## Records shown
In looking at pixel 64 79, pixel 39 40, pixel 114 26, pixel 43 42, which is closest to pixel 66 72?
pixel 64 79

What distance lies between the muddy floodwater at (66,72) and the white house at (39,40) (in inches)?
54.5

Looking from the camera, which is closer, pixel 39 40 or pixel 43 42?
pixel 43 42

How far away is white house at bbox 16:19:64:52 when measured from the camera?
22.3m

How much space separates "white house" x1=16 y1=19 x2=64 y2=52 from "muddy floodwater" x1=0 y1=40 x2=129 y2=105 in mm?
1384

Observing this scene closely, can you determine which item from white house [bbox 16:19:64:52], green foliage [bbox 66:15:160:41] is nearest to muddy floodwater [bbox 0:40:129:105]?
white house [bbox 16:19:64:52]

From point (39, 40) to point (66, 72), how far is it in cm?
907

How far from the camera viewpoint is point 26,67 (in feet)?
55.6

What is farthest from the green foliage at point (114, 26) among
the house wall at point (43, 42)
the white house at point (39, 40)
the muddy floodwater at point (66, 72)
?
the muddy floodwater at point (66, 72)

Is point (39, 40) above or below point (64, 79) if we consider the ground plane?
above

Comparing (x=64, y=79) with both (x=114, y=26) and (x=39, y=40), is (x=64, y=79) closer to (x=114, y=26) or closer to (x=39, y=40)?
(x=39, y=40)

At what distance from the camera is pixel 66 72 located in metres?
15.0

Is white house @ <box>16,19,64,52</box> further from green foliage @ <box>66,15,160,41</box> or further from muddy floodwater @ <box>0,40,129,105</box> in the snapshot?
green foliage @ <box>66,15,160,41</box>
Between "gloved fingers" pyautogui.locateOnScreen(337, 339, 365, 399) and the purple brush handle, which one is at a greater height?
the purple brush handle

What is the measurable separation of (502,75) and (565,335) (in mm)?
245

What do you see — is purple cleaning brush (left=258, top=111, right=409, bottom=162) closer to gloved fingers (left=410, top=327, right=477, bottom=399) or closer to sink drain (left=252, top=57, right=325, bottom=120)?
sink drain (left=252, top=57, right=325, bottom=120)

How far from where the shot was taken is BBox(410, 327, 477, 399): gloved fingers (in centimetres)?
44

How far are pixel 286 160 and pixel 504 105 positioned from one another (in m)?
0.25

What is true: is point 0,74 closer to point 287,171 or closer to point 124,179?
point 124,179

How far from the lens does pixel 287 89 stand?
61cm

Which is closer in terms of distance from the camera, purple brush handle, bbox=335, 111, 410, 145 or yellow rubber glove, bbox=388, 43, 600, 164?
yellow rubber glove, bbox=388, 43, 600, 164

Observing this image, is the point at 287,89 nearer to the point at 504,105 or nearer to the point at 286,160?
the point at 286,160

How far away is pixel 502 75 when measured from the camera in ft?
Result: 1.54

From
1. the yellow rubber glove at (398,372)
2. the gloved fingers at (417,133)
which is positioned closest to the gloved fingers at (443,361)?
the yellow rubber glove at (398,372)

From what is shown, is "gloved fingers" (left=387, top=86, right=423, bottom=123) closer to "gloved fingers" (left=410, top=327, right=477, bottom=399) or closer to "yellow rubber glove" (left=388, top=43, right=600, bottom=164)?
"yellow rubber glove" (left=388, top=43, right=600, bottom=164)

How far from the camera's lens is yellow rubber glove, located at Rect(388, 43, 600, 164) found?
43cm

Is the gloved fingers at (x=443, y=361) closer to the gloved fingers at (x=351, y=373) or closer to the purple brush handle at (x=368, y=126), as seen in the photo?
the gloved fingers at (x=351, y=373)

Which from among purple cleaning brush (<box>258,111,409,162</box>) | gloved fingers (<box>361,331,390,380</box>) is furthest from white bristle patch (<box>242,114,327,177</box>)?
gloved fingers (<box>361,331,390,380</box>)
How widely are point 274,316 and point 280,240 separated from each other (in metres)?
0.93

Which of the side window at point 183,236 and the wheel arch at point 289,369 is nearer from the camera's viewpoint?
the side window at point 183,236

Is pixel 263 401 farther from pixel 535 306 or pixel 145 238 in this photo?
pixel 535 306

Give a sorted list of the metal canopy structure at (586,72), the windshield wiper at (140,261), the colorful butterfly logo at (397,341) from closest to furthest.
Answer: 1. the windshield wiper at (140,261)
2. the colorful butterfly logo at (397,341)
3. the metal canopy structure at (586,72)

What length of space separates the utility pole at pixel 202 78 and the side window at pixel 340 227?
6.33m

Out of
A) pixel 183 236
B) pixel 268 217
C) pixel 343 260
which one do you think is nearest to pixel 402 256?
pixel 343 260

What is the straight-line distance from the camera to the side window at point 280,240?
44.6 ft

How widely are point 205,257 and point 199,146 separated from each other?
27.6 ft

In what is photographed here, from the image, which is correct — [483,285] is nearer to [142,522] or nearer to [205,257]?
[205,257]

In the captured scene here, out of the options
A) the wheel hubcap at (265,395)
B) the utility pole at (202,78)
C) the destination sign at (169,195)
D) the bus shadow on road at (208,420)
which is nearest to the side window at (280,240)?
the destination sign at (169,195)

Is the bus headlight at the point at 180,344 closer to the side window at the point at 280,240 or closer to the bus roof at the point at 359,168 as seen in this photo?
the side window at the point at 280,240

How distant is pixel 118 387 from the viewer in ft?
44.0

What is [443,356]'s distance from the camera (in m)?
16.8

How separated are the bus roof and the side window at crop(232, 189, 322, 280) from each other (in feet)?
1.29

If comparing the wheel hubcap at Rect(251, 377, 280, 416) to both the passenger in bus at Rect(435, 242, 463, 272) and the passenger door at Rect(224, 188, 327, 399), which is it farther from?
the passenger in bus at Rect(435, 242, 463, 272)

---

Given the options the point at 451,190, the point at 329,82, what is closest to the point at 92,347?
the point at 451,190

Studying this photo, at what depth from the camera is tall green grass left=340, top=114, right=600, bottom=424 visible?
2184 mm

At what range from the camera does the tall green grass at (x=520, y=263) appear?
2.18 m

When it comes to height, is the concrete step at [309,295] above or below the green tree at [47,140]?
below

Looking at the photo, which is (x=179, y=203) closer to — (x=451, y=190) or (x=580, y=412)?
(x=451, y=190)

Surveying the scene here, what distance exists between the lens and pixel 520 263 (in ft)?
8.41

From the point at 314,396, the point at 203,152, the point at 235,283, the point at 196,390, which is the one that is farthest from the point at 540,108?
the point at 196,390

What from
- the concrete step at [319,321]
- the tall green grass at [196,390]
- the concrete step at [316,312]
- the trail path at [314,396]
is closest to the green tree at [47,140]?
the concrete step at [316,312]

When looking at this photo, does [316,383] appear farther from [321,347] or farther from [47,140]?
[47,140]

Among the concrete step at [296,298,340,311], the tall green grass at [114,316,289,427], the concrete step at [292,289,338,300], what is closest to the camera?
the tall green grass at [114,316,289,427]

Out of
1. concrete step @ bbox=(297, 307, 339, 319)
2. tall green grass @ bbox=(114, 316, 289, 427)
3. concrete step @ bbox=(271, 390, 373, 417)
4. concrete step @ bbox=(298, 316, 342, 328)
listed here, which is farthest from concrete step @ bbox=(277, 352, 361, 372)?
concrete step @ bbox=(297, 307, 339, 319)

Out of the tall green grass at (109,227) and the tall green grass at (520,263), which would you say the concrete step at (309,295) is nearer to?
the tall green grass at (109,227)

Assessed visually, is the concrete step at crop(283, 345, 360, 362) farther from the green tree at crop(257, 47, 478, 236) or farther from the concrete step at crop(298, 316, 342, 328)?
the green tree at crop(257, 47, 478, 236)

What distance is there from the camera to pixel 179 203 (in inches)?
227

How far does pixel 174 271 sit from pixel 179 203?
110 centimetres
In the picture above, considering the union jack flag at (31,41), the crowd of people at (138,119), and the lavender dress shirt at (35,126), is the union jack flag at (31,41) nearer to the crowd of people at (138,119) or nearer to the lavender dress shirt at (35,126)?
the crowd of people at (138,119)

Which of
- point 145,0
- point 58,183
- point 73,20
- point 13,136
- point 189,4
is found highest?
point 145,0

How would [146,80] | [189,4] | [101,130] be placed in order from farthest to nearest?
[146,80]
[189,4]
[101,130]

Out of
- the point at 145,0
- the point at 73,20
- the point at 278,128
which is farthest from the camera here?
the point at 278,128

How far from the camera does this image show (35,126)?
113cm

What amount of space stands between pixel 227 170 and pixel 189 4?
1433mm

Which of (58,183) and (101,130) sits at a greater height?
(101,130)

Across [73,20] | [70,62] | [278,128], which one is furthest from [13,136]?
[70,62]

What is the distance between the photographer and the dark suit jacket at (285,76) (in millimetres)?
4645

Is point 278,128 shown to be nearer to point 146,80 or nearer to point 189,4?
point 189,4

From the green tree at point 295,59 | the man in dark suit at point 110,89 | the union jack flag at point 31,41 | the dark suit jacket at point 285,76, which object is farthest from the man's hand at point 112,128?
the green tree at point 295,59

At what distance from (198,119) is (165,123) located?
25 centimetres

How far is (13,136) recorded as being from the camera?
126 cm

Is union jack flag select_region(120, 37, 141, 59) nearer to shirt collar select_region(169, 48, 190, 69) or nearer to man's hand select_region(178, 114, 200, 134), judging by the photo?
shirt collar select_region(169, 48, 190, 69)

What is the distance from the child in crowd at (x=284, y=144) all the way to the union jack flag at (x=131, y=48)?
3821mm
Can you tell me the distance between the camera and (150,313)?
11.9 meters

---

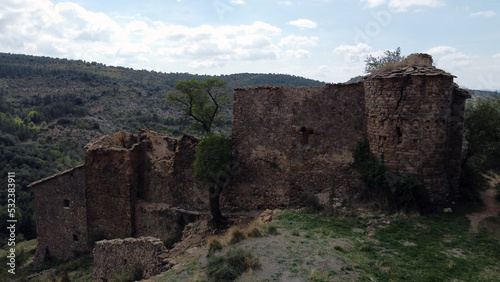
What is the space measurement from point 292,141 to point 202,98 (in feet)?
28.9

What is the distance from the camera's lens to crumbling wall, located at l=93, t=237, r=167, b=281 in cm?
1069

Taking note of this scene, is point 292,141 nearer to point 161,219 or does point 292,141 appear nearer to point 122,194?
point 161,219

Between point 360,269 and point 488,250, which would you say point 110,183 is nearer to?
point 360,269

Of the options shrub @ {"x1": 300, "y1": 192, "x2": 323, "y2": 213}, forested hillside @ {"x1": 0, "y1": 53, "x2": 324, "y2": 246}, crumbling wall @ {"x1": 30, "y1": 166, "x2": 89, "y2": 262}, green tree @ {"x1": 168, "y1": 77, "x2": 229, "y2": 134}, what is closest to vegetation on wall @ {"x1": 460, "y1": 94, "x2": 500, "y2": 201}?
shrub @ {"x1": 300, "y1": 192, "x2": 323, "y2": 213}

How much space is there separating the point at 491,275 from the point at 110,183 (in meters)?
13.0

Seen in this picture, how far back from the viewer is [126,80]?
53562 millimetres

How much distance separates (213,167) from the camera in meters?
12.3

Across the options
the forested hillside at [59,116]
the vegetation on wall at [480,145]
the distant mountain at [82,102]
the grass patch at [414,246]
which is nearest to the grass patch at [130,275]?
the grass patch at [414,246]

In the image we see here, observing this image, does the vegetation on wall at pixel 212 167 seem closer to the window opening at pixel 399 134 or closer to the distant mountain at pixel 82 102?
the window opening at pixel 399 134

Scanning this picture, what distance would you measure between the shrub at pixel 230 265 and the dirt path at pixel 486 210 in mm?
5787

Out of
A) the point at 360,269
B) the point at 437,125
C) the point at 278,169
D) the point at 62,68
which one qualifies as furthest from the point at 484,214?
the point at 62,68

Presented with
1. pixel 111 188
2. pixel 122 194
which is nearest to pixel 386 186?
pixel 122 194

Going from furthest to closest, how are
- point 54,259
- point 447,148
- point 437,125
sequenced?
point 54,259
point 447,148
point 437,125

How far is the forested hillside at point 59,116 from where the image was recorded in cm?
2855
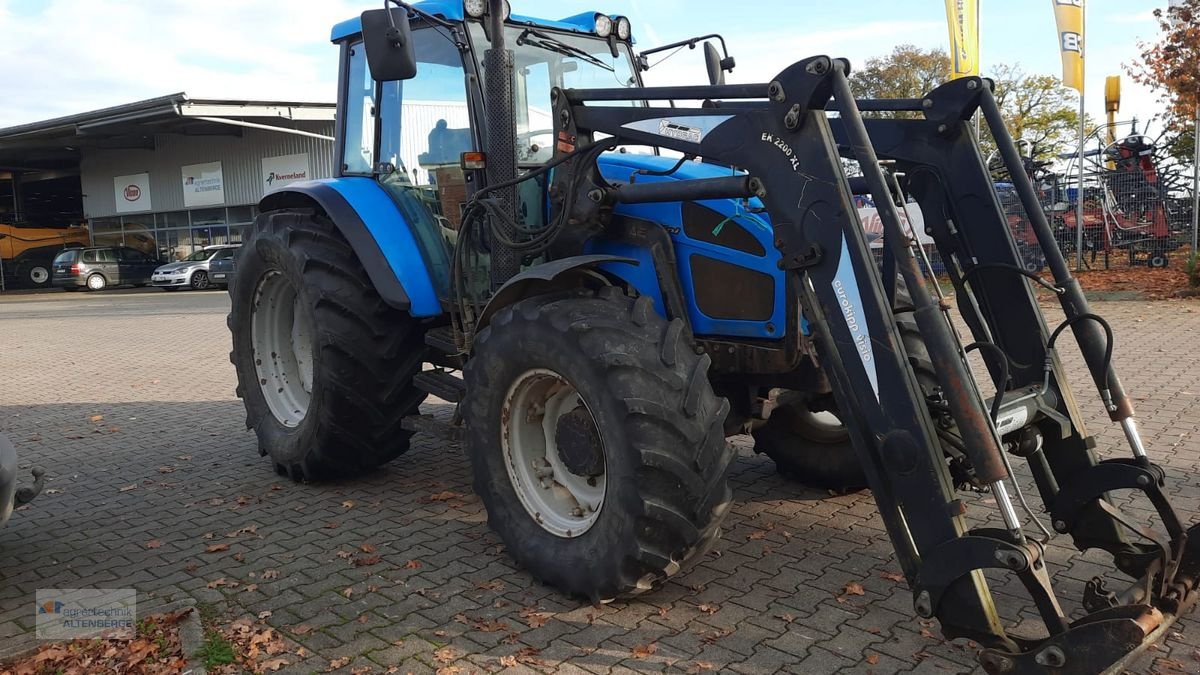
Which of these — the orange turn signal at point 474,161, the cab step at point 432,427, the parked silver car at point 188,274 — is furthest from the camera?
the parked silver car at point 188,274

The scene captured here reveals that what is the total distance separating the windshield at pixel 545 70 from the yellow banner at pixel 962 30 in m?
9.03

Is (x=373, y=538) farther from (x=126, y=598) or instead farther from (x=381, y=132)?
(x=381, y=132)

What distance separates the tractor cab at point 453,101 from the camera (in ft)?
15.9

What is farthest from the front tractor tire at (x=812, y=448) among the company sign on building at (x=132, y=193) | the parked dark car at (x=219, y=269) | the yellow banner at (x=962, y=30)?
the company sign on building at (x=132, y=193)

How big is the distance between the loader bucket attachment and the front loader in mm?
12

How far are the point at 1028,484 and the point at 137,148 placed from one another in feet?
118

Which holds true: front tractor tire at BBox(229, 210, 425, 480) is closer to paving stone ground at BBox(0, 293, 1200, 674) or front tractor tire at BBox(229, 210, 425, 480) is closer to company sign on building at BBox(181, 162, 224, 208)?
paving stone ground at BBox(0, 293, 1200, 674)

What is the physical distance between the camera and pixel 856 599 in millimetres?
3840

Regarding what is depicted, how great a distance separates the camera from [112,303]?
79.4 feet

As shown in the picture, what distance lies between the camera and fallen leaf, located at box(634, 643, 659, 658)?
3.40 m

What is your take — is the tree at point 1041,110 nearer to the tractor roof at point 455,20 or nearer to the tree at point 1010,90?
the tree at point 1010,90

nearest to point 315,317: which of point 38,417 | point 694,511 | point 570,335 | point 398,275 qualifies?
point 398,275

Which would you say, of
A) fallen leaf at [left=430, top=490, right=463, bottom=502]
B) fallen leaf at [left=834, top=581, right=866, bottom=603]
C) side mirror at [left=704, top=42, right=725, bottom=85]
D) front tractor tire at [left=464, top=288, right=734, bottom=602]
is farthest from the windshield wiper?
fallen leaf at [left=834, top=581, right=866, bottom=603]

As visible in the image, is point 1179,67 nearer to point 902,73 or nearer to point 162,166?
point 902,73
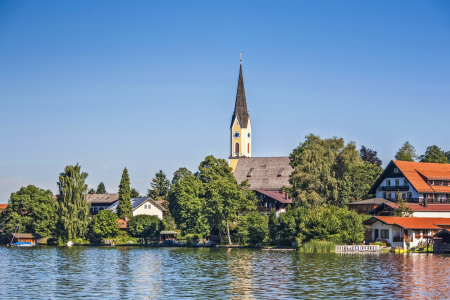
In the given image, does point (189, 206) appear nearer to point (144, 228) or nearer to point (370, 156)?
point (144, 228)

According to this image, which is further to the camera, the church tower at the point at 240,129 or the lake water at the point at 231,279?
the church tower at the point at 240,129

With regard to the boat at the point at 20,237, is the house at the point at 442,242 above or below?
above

## Exercise brief
Extract every line of the data above that contains the string "fallen". Matching is case-sensitive.

## Task result
As shown in the picture, what distance lies between the camera and fallen leaf, located at box(634, 643, 659, 658)?
A) fallen leaf at [left=430, top=490, right=463, bottom=502]
B) fallen leaf at [left=834, top=581, right=866, bottom=603]
fallen leaf at [left=834, top=581, right=866, bottom=603]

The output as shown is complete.